Help with C pointers

I have a query regarding pointers, can someone help explain the following to me?

I understand how pointers work, but I'm not too sure about how to rewrite portions of memory from addresses, changing program behavior.

I will explain the following, as far as I can, in accordance with what I understand, do not hesitate to criticize and educate me about my misunderstandings, there is a code:

void f(int) ; int main ( int argc, char ** argv ) { int a = 1234 ; f(a); printf("Back to main\n") ; } void g() { printf("Inside g\n") ; } void f (int x) { int a[100] ; memcpy((char*)a,(char*)g,399) ; x = *(&x-1) ; *(&x-1) = (int)(&a) ; // note the cast; no cast -> error // find an index for a such that a[your_index] is the same as x printf("About to return from f\n") ; } //This program, compiled with the same compiler as above, produces the following output: //About to return from f //Inside g //Back to main 

Well, that I understand, the way it is.

The program starts procedurally with frorm main (), it assigns a, then goes to f () with the variable as.

Inside f ():

It takes an array a of size 100. Then it copies the memory space from g () to the entire array.

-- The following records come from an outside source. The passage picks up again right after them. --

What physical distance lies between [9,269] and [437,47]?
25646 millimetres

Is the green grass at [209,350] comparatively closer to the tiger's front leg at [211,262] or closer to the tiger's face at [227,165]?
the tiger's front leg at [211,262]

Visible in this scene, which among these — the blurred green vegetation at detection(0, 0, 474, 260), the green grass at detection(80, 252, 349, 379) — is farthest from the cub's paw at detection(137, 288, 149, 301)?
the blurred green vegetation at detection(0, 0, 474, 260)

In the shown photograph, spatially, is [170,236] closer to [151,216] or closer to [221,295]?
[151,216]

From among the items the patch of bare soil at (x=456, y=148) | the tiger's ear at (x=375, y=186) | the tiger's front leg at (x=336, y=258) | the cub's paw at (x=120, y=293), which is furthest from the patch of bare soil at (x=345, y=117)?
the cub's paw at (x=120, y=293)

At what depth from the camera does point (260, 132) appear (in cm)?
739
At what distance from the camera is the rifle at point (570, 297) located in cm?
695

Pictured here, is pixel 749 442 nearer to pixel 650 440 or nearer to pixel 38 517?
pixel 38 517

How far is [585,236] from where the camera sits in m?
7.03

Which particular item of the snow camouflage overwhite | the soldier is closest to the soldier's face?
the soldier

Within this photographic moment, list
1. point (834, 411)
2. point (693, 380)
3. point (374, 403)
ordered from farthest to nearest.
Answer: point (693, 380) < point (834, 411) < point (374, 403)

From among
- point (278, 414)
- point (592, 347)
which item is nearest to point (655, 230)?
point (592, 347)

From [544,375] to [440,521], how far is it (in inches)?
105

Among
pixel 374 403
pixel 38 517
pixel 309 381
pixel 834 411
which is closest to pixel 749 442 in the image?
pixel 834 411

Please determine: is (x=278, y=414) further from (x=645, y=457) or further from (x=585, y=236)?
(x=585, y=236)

So now essentially [] is g (). x is then assigned to the original address a from main () - 1, which I would call the address main (). (I'm not sure about this, correct me if I'm wrong)

From now on, I'm not too sure how he manages to call [] (one that is overloaded with g ()) or even g (). It seems to end with f () and return to main ().

Thanks to someone who can help me with this!

Hooray!

+6
c
source share
6 answers

Technically, this code goes far beyond what the C standard defines, so it can do something. He makes a huge number of assumptions that he has no right, and these assumptions, of course, are not universal. However, I can put forward a very probable explanation of why you see the conclusion you are making:

You are right until the moment when you copied the code of the function g() to the memory occupied by the local variable of the array a .

To understand the next line, you need to know a little about how functions usually invoke common stack-based architectures. When a function is called, parameters are pushed onto the stack, then the return address is pushed onto the stack, and execution moves to the starting point of the function. Inside the function, the previous frame pointer is pushed onto the stack, then a place is created for local variables. Stacks tend to grow down in memory (from high addresses to low addresses), although this does not apply to all common architectures.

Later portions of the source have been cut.